**WHAT THE EXERCISE ASKS**
Reproduce, without any change, the span of lines from the opening of the records below to the line containing "Country Club Banco Provincia", inclusive.
::::
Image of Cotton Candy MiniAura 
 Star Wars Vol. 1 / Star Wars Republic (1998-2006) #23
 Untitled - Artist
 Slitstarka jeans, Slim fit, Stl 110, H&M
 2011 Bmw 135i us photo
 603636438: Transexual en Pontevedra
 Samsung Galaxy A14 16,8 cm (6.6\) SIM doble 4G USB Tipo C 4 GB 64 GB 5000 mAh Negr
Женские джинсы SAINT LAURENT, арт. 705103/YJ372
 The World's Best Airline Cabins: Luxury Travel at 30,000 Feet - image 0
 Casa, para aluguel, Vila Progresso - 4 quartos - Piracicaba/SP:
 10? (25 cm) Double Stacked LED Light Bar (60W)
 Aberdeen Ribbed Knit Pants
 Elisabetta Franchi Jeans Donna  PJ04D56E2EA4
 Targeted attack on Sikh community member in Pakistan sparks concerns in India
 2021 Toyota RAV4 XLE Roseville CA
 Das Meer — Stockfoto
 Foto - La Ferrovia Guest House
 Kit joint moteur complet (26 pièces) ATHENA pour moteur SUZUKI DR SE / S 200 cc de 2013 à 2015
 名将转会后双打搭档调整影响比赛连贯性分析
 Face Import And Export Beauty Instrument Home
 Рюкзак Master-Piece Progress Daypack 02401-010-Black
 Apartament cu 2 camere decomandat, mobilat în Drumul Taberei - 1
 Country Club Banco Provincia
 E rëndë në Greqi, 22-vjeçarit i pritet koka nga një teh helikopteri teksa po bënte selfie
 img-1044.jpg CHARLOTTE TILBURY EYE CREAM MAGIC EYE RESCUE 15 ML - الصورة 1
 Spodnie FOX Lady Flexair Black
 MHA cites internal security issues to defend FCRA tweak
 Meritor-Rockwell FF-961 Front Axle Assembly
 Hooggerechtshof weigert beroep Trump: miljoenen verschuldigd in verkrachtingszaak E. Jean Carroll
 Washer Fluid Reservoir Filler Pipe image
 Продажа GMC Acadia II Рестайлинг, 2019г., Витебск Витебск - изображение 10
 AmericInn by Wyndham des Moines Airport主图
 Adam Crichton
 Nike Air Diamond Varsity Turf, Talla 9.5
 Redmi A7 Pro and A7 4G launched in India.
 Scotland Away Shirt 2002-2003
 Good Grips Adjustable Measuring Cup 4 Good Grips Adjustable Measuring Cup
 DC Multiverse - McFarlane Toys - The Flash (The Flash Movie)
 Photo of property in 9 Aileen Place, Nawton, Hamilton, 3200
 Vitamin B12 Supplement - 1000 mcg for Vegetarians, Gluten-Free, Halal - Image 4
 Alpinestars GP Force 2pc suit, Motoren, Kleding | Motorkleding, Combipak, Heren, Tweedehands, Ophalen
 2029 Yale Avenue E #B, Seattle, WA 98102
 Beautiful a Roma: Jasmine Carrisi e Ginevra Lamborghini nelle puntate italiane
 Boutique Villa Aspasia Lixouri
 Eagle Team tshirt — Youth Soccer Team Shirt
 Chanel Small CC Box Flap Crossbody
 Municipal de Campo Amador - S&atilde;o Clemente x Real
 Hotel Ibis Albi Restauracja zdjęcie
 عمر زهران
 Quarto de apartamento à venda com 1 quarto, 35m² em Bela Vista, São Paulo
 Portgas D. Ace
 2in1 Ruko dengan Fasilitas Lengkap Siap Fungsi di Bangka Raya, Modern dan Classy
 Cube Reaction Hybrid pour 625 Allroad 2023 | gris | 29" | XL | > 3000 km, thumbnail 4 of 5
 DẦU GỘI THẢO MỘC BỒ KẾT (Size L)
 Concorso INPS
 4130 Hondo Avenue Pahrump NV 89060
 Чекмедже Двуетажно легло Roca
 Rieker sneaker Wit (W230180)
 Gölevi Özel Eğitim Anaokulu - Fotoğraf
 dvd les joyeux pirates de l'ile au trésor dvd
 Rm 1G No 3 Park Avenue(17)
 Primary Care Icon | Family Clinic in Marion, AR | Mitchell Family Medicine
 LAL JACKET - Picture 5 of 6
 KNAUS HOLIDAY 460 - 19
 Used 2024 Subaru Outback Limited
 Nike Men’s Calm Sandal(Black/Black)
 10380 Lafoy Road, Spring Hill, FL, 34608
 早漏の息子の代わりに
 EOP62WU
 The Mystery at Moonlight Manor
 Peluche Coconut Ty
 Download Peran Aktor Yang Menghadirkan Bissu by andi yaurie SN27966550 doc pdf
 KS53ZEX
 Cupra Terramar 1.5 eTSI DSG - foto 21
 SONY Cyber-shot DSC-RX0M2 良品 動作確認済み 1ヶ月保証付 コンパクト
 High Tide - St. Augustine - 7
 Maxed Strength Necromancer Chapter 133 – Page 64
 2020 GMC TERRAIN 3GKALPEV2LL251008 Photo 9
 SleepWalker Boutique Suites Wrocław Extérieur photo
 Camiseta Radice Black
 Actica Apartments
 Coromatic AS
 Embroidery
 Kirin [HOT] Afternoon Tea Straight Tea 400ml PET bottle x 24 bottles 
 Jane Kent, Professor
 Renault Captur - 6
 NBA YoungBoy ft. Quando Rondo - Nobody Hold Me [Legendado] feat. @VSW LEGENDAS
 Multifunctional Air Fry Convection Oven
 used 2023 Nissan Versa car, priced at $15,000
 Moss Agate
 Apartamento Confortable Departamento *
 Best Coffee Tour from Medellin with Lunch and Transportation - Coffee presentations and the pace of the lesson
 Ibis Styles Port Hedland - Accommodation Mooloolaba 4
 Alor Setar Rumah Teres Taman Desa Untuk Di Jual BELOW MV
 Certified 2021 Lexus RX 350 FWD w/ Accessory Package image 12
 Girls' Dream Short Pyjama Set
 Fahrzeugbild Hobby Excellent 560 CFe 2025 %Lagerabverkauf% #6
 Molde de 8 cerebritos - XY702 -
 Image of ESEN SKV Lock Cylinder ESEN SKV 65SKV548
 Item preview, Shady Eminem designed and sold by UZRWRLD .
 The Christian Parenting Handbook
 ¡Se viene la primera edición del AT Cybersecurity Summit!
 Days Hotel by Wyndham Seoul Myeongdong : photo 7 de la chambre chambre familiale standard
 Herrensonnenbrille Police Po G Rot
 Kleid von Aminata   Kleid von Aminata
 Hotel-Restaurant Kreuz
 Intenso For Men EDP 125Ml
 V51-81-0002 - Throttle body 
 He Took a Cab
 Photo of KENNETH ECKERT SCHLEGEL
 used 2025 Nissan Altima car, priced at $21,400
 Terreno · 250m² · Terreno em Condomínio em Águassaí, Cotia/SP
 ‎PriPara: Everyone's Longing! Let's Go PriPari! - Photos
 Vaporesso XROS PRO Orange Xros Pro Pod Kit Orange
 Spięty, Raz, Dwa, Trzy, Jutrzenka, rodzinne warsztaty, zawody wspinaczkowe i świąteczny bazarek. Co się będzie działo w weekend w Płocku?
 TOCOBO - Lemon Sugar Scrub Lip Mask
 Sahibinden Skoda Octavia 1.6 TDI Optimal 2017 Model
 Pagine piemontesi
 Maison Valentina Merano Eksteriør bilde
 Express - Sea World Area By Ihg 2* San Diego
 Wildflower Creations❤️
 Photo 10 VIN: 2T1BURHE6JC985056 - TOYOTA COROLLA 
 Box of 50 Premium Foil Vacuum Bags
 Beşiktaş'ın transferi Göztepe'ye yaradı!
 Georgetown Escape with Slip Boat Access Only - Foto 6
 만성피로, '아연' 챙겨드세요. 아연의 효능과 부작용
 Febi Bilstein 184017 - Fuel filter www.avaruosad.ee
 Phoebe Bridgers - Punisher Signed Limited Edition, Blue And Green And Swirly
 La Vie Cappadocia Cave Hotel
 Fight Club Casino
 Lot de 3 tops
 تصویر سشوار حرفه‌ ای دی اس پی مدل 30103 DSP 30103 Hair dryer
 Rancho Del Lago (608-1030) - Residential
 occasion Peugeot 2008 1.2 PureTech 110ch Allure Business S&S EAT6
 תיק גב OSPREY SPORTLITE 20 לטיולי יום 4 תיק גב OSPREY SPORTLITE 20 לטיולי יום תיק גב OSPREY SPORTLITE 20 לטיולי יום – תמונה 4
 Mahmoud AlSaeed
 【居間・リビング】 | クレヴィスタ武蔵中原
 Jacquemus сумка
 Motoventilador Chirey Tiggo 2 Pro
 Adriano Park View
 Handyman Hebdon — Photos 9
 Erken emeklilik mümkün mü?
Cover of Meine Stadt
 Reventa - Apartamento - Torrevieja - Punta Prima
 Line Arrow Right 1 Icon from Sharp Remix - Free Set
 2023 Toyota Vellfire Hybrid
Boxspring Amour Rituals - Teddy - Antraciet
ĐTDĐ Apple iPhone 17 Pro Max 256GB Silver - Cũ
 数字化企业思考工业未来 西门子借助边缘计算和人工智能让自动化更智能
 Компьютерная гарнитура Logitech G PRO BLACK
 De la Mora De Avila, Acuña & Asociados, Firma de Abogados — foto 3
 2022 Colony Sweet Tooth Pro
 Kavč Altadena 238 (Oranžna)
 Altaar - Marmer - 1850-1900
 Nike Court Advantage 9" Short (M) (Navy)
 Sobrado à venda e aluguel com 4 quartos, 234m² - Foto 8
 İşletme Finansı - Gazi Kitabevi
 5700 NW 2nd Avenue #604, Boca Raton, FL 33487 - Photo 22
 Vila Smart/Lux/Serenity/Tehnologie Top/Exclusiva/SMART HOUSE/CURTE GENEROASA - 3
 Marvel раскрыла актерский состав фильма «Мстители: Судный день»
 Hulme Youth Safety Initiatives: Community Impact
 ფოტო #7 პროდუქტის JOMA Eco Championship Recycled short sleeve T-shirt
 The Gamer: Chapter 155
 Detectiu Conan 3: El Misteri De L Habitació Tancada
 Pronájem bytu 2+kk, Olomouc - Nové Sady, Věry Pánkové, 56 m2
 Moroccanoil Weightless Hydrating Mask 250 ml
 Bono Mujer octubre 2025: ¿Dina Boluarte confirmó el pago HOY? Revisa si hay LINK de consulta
::::
**TASK OUTPUT**
Image of Cotton Candy MiniAura 
 Star Wars Vol. 1 / Star Wars Republic (1998-2006) #23
 Untitled - Artist
 Slitstarka jeans, Slim fit, Stl 110, H&M
 2011 Bmw 135i us photo
 603636438: Transexual en Pontevedra
 Samsung Galaxy A14 16,8 cm (6.6\) SIM doble 4G USB Tipo C 4 GB 64 GB 5000 mAh Negr
Женские джинсы SAINT LAURENT, арт. 705103/YJ372
 The World's Best Airline Cabins: Luxury Travel at 30,000 Feet - image 0
 Casa, para aluguel, Vila Progresso - 4 quartos - Piracicaba/SP:
 10? (25 cm) Double Stacked LED Light Bar (60W)
 Aberdeen Ribbed Knit Pants
 Elisabetta Franchi Jeans Donna  PJ04D56E2EA4
 Targeted attack on Sikh community member in Pakistan sparks concerns in India
 2021 Toyota RAV4 XLE Roseville CA
 Das Meer — Stockfoto
 Foto - La Ferrovia Guest House
 Kit joint moteur complet (26 pièces) ATHENA pour moteur SUZUKI DR SE / S 200 cc de 2013 à 2015
 名将转会后双打搭档调整影响比赛连贯性分析
 Face Import And Export Beauty Instrument Home
 Рюкзак Master-Piece Progress Daypack 02401-010-Black
 Apartament cu 2 camere decomandat, mobilat în Drumul Taberei - 1
 Country Club Banco Provincia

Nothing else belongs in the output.